Der Durchbruch gelang in fünf Runden, nach einem Verhandlungsmarathon von 21 Stunden: zunächst mit Vitali Klitschko und den anderen Oppositionsführern, dann mit Janukowitsch, wieder mit der Opposition, wieder mit Janukowitsch und schließlich, bereits nach Mitternacht, mit allen gemeinsam im Präsidialamt. Immer wieder gab es Telefonate: Steinmeier mit Kanzlerin Angela Merkel, Fabius mit Präsident François Hollande, Janukowitsch mit Kremlchef Wladimir Putin.

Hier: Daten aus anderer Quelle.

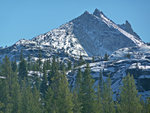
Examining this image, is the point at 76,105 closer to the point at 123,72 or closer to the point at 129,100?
the point at 129,100

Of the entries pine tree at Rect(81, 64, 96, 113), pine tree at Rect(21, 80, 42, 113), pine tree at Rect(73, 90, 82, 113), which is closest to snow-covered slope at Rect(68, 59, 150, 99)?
pine tree at Rect(21, 80, 42, 113)

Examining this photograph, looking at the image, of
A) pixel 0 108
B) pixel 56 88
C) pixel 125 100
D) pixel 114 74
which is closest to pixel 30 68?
pixel 114 74

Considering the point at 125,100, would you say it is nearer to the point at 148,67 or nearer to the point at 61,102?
the point at 61,102

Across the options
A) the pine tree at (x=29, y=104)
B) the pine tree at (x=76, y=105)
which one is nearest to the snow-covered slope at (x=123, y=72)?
the pine tree at (x=29, y=104)

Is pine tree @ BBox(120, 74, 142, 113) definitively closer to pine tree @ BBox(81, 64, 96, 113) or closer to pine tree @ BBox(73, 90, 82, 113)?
pine tree @ BBox(81, 64, 96, 113)

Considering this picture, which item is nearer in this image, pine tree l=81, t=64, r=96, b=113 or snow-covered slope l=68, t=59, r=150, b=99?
pine tree l=81, t=64, r=96, b=113

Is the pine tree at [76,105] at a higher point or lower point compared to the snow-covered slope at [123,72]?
lower

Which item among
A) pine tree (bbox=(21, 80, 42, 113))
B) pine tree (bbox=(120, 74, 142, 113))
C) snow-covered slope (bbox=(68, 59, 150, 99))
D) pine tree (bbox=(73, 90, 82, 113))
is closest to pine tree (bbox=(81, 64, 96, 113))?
pine tree (bbox=(73, 90, 82, 113))

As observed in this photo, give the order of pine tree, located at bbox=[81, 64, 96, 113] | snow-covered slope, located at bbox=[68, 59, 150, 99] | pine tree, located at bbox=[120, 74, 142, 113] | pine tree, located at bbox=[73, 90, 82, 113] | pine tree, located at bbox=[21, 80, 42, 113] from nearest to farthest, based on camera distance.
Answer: pine tree, located at bbox=[120, 74, 142, 113] < pine tree, located at bbox=[73, 90, 82, 113] < pine tree, located at bbox=[81, 64, 96, 113] < pine tree, located at bbox=[21, 80, 42, 113] < snow-covered slope, located at bbox=[68, 59, 150, 99]

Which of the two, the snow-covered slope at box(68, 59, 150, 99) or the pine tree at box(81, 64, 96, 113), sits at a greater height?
the snow-covered slope at box(68, 59, 150, 99)

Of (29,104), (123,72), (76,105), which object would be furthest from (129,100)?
(123,72)

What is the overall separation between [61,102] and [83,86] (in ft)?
27.3

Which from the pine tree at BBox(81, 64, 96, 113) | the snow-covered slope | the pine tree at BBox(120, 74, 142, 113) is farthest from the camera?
the snow-covered slope

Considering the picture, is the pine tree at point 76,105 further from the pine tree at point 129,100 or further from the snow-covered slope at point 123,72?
the snow-covered slope at point 123,72
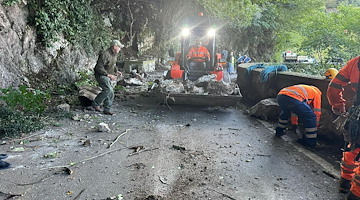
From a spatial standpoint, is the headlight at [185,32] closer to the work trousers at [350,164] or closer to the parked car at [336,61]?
the parked car at [336,61]

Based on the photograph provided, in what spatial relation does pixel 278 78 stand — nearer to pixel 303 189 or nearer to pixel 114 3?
pixel 303 189

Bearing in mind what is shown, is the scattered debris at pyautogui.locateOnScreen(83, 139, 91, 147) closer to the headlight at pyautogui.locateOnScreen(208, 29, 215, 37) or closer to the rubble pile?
the rubble pile

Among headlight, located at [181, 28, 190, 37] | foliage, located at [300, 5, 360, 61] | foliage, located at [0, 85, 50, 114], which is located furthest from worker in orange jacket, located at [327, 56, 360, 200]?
foliage, located at [300, 5, 360, 61]

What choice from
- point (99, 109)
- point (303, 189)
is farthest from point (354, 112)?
point (99, 109)

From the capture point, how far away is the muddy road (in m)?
3.02

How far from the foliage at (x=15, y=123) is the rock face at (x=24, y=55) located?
1.69m

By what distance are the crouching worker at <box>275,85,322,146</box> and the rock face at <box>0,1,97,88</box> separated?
619 cm

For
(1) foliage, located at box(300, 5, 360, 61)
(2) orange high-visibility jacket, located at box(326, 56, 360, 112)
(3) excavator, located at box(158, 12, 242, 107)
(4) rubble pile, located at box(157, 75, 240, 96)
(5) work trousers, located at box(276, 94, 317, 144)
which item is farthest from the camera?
(1) foliage, located at box(300, 5, 360, 61)

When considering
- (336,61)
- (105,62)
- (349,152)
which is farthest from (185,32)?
(349,152)

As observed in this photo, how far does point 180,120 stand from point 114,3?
39.4 feet

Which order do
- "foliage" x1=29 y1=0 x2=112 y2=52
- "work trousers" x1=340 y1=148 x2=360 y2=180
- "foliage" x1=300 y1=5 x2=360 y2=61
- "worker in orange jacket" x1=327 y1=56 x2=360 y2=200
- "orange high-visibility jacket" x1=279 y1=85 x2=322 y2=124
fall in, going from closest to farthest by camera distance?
"worker in orange jacket" x1=327 y1=56 x2=360 y2=200 → "work trousers" x1=340 y1=148 x2=360 y2=180 → "orange high-visibility jacket" x1=279 y1=85 x2=322 y2=124 → "foliage" x1=29 y1=0 x2=112 y2=52 → "foliage" x1=300 y1=5 x2=360 y2=61

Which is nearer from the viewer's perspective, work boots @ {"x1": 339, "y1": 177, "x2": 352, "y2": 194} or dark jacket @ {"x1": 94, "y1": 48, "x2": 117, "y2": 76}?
work boots @ {"x1": 339, "y1": 177, "x2": 352, "y2": 194}

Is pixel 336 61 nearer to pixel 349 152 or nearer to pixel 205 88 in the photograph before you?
pixel 205 88

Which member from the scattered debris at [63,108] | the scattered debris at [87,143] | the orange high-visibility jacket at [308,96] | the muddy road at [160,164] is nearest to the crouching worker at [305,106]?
the orange high-visibility jacket at [308,96]
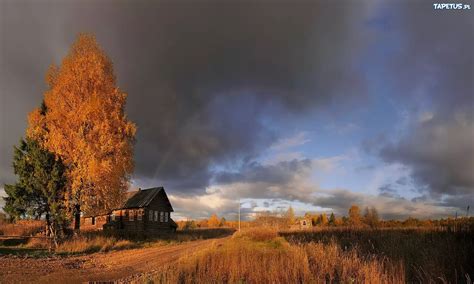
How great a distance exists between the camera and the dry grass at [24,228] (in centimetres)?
3550

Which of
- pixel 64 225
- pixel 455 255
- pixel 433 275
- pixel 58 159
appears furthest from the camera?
pixel 64 225

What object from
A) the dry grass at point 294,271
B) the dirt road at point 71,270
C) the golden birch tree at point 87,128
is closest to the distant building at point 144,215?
the golden birch tree at point 87,128

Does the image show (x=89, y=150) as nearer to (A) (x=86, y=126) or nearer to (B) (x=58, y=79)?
(A) (x=86, y=126)

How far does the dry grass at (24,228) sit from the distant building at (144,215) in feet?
29.7

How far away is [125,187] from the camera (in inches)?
1136

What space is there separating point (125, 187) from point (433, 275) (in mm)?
23253

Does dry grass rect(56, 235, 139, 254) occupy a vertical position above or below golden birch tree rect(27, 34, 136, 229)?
below

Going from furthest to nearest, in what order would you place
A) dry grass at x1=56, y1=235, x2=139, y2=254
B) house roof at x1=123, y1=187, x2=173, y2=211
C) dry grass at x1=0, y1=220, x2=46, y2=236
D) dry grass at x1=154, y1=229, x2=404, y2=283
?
1. house roof at x1=123, y1=187, x2=173, y2=211
2. dry grass at x1=0, y1=220, x2=46, y2=236
3. dry grass at x1=56, y1=235, x2=139, y2=254
4. dry grass at x1=154, y1=229, x2=404, y2=283

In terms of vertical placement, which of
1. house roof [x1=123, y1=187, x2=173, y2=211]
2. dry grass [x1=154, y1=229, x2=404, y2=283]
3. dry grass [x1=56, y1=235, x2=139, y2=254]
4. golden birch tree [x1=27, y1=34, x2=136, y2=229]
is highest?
golden birch tree [x1=27, y1=34, x2=136, y2=229]

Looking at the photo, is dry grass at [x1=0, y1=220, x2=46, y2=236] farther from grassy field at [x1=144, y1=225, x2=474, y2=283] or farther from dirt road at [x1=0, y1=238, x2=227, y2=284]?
grassy field at [x1=144, y1=225, x2=474, y2=283]

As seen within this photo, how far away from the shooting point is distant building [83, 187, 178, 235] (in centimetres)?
4659

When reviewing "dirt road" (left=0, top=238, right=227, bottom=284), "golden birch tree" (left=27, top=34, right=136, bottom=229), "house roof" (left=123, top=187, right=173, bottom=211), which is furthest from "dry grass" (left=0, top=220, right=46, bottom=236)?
"dirt road" (left=0, top=238, right=227, bottom=284)

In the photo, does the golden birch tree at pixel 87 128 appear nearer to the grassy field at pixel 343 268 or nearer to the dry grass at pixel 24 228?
the dry grass at pixel 24 228

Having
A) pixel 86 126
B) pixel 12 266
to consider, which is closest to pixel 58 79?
pixel 86 126
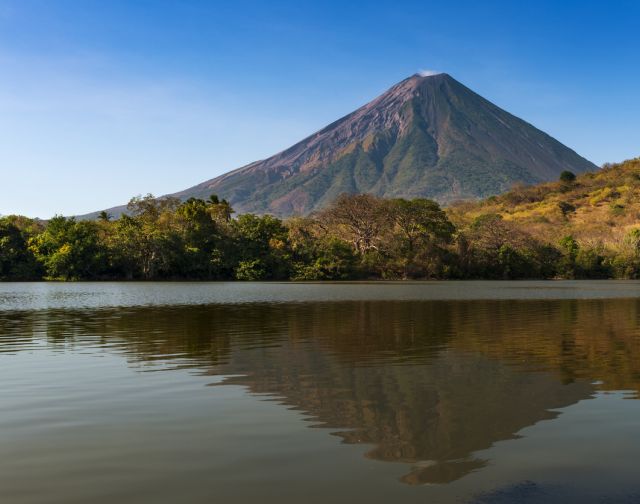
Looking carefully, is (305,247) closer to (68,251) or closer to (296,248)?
(296,248)

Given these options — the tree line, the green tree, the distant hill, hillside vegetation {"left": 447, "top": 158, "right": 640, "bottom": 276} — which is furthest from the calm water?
the distant hill

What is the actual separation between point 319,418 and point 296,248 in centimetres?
6787

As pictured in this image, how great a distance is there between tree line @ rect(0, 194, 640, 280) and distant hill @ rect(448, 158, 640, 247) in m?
6.15

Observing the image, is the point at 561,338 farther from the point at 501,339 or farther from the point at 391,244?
the point at 391,244

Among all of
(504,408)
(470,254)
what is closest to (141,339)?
(504,408)

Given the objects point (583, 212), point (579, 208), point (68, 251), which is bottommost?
point (68, 251)

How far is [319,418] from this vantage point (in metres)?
8.51

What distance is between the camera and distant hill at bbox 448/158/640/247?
294 ft

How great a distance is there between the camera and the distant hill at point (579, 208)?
294 feet

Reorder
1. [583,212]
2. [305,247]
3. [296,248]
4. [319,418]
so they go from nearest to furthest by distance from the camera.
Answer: [319,418] < [305,247] < [296,248] < [583,212]

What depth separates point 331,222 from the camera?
80.6m

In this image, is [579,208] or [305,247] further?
[579,208]

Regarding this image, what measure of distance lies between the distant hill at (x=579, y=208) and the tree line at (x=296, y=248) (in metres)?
6.15

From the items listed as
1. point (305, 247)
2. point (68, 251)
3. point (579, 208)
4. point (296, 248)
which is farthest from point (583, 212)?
point (68, 251)
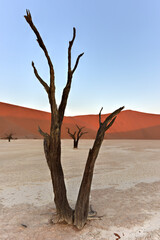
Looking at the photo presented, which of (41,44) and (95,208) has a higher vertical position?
(41,44)

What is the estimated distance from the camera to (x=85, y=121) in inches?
4094

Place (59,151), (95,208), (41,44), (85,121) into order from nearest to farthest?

Um 2.00 Uhr in der Früh stieß dann der russische Menschenrechtsbeauftragte Wladimir Lukin als Sondervermittler von Putin dazu – vielleicht einer der entscheidenden Momente. Die Russen waren mit ihrem Milliardenkredit für die Ukraine, der das schon ausgehandelte Assoziierungsabkommen mit der EU blockierte, der Auslöser für die Proteste gewesen. Von nun an waren auch sie in die Vermittlung eingebunden, und Janukowitsch war die Ausrede verbaut, er müsse mit Moskau reden. Aus der Runde war zu hören, der Präsident sei mit Dauer der Gespräche immer gelöster geworden.

Am Vormittag gab es dann noch einmal Drama. Plötzlich weigerte sich ein Teil der Opposition, die Vereinbarung zu unterschreiben. Steinmeier und Sikorski machten sich gemeinsam auf den Weg ins Hotel Kiew, um bei der Maidan-Bewegung Überzeugungsarbeit zu leisten. Sikorski twitterte: „Alle Seiten müssen sich in Erinnerung rufen, dass ein Kompromiss bedeutet, dass man weniger als 100 Prozent bekommt.“ Aus Berlin rief Merkel noch einmal bei Klitschko an, um die Unterschriften der Opposition zu bekommen.

Um 15.41 Uhr setzten dann im Spiegelsaal des Präsidialamtes die Beteiligten ihre Namen unter den Kompromiss. Der Präsident sagte kaum ein Wort. Klitschko vertauschte noch schnell das Namenschild, um neben Steinmeier sitzen zu können – und nicht neben Janukowitsch. Der Fahrplan für eine friedliche Lösung sieht nun so aus: Wiedereinsetzung der alten Verfassung, Bildung einer Übergangsregierung mit Ministern der Opposition innerhalb von zehn Tagen, Verfassungsreform bis September und vorzeitige Präsidentenwahlen spätestens im Dezember. Steinmeier sagte, nicht alle Probleme seien nun gelöst. Aber: „Das war vielleicht die letzte Chance, um einen Ausweg aus der Spirale der Gewalt zu finden.“ Sikorski meinte: „Damit hat die Ukraine nun die Chance, wieder Frieden zu finden.“

Für die viel gescholtene europäische Außenpolitik bedeutet die Einigung zunächst einmal einen großen Erfolg . Über den Kraftausdruck „Fuck the EU“ der US-Diplomatin Victoria Nuland haben sich viele doch sehr geärgert. Aber auch einige Europäer – wie zum Beispiel SPD-Altkanzler Gerhard Schröder – hatten die EU als Vermittler praktisch schon abgeschrieben.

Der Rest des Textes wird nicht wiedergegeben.